### [WHAT THIS TASK INVOLVES]
Return every line of the rows unchanged, starting with the line that contains "Looking at the photo, is" and going on through the last line of the rows. Leave the pictures out of the answer.

### [DATA ROWS]
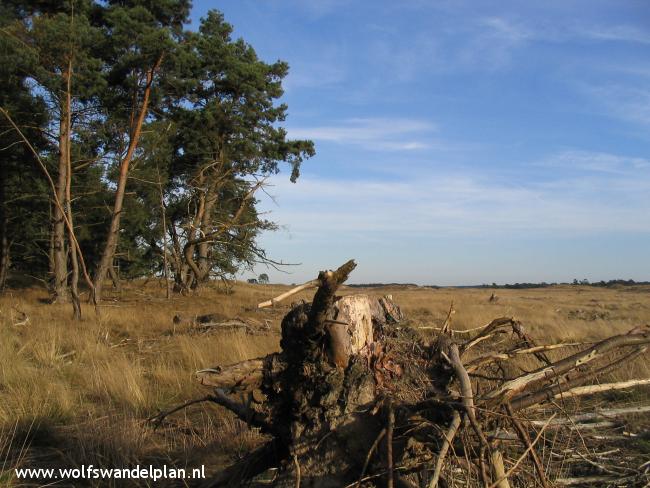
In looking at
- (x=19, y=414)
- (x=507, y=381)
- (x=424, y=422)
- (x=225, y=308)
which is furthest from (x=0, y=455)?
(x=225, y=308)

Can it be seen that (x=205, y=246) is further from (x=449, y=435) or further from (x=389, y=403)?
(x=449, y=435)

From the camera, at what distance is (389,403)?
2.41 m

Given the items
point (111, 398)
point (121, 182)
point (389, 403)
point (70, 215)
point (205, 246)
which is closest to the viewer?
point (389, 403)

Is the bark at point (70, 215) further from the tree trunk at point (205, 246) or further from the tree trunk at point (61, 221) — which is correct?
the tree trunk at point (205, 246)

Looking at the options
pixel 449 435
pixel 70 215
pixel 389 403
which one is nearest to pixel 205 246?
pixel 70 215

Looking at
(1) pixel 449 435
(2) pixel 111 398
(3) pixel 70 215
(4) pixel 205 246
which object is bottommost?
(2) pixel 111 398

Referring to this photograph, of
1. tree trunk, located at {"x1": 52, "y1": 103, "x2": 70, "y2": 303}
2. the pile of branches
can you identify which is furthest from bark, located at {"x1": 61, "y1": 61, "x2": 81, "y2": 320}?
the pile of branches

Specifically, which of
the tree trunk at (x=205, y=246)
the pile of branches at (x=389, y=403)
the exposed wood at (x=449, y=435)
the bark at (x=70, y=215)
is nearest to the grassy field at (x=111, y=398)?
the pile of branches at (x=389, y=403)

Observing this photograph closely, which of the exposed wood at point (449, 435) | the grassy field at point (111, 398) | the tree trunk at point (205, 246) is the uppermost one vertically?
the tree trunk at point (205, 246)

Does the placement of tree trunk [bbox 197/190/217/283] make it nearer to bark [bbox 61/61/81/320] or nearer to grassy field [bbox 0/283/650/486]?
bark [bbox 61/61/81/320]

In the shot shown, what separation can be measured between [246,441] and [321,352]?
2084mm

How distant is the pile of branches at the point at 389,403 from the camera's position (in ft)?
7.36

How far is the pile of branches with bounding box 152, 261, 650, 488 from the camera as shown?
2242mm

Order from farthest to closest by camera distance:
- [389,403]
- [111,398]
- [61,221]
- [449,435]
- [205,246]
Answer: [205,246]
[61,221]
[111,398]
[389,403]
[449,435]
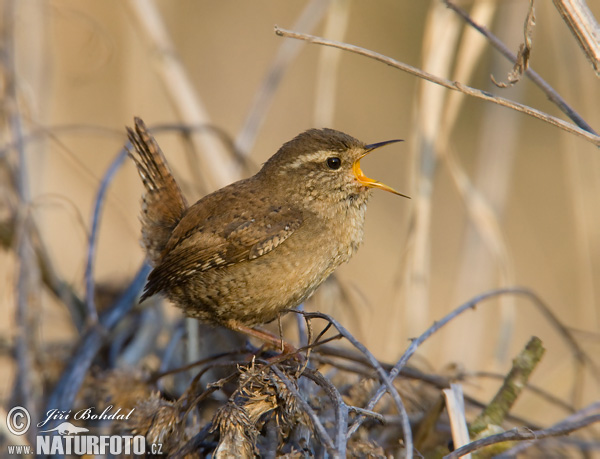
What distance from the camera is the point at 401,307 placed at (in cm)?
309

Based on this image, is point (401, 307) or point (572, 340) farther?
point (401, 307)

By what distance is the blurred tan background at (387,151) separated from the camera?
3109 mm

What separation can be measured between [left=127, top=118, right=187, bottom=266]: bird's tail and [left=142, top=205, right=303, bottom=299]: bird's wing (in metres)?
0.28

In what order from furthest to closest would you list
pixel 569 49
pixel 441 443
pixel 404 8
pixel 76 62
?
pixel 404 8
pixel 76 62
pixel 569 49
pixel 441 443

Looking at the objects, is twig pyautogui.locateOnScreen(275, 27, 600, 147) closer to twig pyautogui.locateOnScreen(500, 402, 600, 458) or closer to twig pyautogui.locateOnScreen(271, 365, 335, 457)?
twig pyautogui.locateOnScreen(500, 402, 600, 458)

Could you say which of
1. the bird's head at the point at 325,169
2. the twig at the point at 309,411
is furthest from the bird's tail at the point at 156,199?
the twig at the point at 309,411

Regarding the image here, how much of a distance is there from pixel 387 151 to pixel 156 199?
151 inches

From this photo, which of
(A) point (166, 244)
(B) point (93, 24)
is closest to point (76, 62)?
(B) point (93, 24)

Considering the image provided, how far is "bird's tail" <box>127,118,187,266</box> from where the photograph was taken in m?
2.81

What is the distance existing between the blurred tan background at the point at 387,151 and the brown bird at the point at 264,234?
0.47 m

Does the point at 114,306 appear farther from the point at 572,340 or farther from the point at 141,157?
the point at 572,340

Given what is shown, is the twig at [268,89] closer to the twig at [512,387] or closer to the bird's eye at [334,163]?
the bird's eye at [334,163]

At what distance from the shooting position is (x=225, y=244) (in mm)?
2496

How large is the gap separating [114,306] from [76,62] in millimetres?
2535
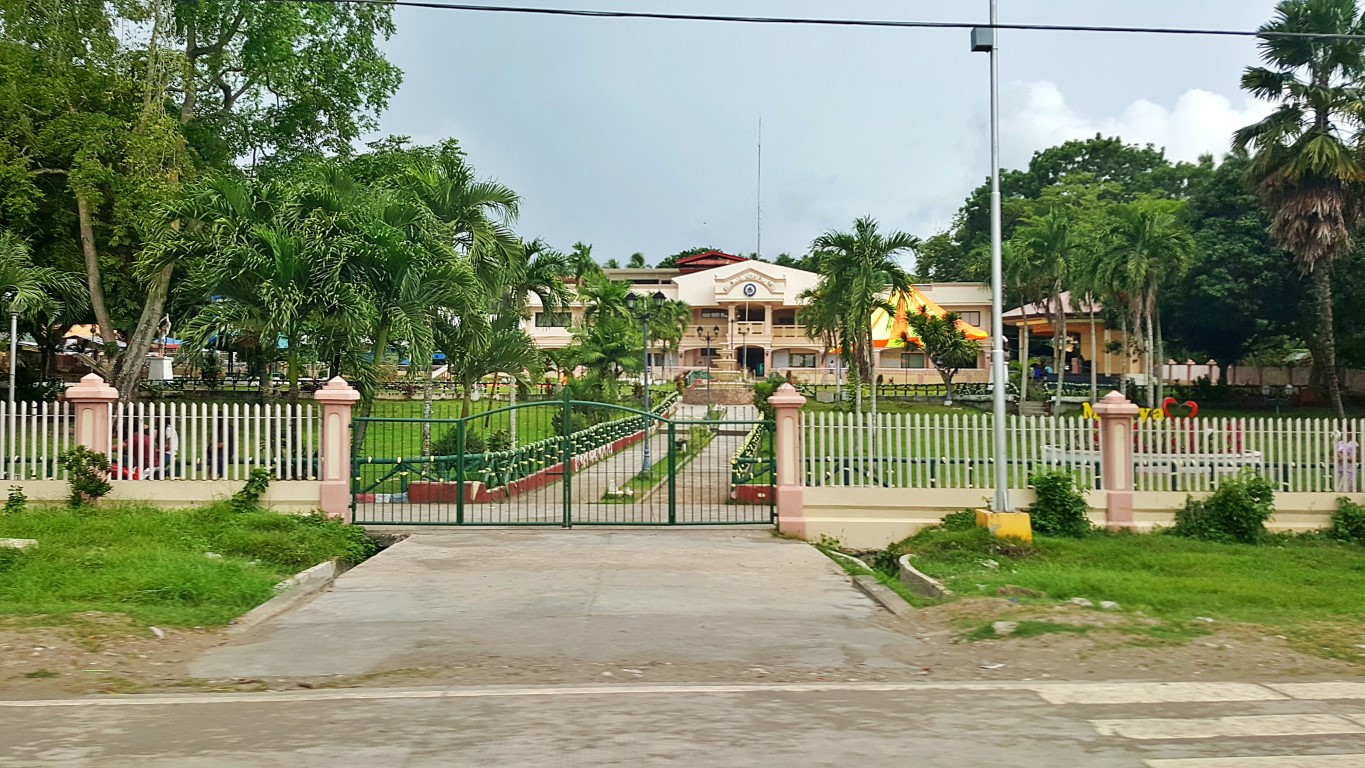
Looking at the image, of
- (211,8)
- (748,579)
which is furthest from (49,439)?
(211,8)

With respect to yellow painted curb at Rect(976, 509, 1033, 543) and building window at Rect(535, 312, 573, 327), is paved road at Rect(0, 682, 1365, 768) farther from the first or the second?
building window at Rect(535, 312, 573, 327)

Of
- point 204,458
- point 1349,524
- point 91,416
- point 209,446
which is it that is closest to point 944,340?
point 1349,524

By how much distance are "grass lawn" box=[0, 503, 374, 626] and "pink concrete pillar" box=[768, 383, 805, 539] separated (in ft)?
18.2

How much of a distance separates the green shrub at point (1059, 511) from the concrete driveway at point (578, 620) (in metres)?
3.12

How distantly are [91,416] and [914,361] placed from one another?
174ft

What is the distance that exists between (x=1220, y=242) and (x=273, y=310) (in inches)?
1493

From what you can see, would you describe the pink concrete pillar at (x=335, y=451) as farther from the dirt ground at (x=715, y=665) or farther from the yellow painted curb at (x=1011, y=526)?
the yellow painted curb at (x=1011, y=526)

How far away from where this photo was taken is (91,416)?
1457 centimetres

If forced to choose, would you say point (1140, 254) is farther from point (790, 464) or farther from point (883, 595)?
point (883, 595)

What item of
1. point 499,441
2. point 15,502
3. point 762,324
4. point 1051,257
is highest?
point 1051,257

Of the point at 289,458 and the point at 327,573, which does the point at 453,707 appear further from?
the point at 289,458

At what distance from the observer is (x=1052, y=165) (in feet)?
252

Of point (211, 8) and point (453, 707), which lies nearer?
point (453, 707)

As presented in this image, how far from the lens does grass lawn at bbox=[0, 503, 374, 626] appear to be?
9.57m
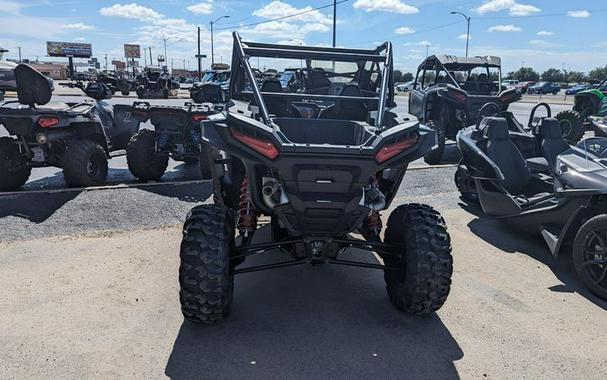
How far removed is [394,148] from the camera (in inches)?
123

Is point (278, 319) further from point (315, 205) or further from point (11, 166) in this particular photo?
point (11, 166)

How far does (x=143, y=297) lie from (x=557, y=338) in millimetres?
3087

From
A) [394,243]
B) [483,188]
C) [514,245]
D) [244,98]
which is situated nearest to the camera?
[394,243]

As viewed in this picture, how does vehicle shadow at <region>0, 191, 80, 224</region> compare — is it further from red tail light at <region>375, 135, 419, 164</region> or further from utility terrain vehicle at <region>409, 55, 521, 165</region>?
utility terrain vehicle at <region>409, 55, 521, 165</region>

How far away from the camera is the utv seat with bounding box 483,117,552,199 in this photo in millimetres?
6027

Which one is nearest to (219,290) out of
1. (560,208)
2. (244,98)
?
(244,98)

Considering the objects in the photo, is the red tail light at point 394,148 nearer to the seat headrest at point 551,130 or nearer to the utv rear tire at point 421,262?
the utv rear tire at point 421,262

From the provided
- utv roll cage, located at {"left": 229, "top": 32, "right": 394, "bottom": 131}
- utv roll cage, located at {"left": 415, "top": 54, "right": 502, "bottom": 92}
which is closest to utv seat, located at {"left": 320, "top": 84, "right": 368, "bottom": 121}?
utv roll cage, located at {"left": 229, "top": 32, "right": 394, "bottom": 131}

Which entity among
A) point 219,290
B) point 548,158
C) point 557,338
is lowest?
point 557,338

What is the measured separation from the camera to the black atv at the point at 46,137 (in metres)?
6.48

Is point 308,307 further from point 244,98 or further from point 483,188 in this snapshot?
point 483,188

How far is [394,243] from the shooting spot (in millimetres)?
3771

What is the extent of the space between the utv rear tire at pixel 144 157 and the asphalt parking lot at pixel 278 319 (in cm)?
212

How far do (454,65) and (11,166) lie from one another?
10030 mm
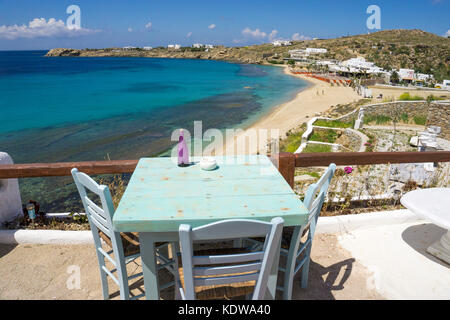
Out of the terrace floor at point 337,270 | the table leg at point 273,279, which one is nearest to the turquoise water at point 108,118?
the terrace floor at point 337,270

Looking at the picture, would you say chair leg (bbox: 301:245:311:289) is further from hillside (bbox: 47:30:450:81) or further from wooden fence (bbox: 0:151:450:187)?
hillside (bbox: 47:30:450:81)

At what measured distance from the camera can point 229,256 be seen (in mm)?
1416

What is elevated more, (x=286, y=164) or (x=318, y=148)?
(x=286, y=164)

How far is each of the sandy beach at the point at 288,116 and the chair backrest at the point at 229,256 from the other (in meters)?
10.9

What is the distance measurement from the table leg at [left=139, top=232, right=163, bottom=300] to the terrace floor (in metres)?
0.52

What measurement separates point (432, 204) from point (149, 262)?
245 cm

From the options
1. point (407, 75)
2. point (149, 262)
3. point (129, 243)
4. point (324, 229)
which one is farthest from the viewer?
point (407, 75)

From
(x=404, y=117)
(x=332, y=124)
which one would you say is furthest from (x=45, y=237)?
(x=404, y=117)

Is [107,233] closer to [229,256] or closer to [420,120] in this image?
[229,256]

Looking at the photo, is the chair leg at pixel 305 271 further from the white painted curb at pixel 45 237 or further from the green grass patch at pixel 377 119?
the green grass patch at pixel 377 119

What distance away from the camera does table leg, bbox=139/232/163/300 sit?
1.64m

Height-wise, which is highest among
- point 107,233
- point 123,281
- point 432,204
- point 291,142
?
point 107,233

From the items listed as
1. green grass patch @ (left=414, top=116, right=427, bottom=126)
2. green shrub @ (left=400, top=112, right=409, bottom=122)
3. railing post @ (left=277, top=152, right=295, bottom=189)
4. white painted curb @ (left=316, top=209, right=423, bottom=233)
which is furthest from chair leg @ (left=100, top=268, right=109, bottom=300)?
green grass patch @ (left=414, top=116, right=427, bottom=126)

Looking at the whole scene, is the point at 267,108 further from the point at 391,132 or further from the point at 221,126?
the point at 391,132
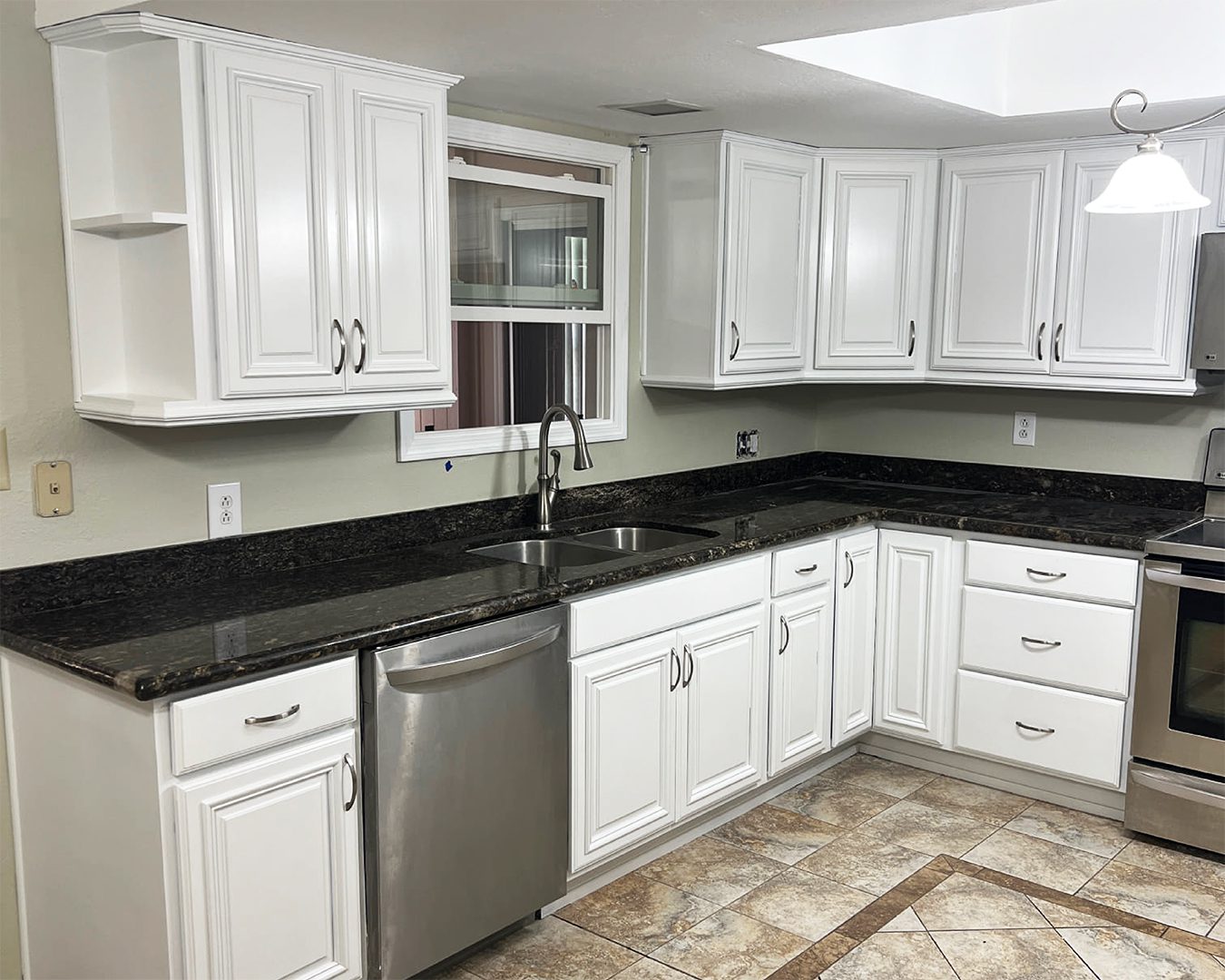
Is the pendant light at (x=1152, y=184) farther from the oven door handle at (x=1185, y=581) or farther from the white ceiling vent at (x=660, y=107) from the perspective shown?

### [SOLUTION TO THIS EXERCISE]
Looking at the photo, is the chair leg at pixel 305 271 further from the white painted curb at pixel 45 237 or further from the green grass patch at pixel 377 119?
the green grass patch at pixel 377 119

What distance away from the camera does table leg, bbox=139/232/163/300 sit?
1.64m

Height-wise, which is highest among
- point 107,233
- point 123,281
- point 432,204
- point 291,142
?
point 107,233

From the items listed as
1. green grass patch @ (left=414, top=116, right=427, bottom=126)
2. green shrub @ (left=400, top=112, right=409, bottom=122)
3. railing post @ (left=277, top=152, right=295, bottom=189)
4. white painted curb @ (left=316, top=209, right=423, bottom=233)
which is furthest from chair leg @ (left=100, top=268, right=109, bottom=300)?
green grass patch @ (left=414, top=116, right=427, bottom=126)

Looking at the whole scene, is the point at 267,108 further from the point at 391,132 or further from the point at 221,126?
the point at 391,132
Is the pendant light at (x=1152, y=184) farther from the oven door handle at (x=1185, y=581) or farther from the white ceiling vent at (x=660, y=107) from the perspective shown?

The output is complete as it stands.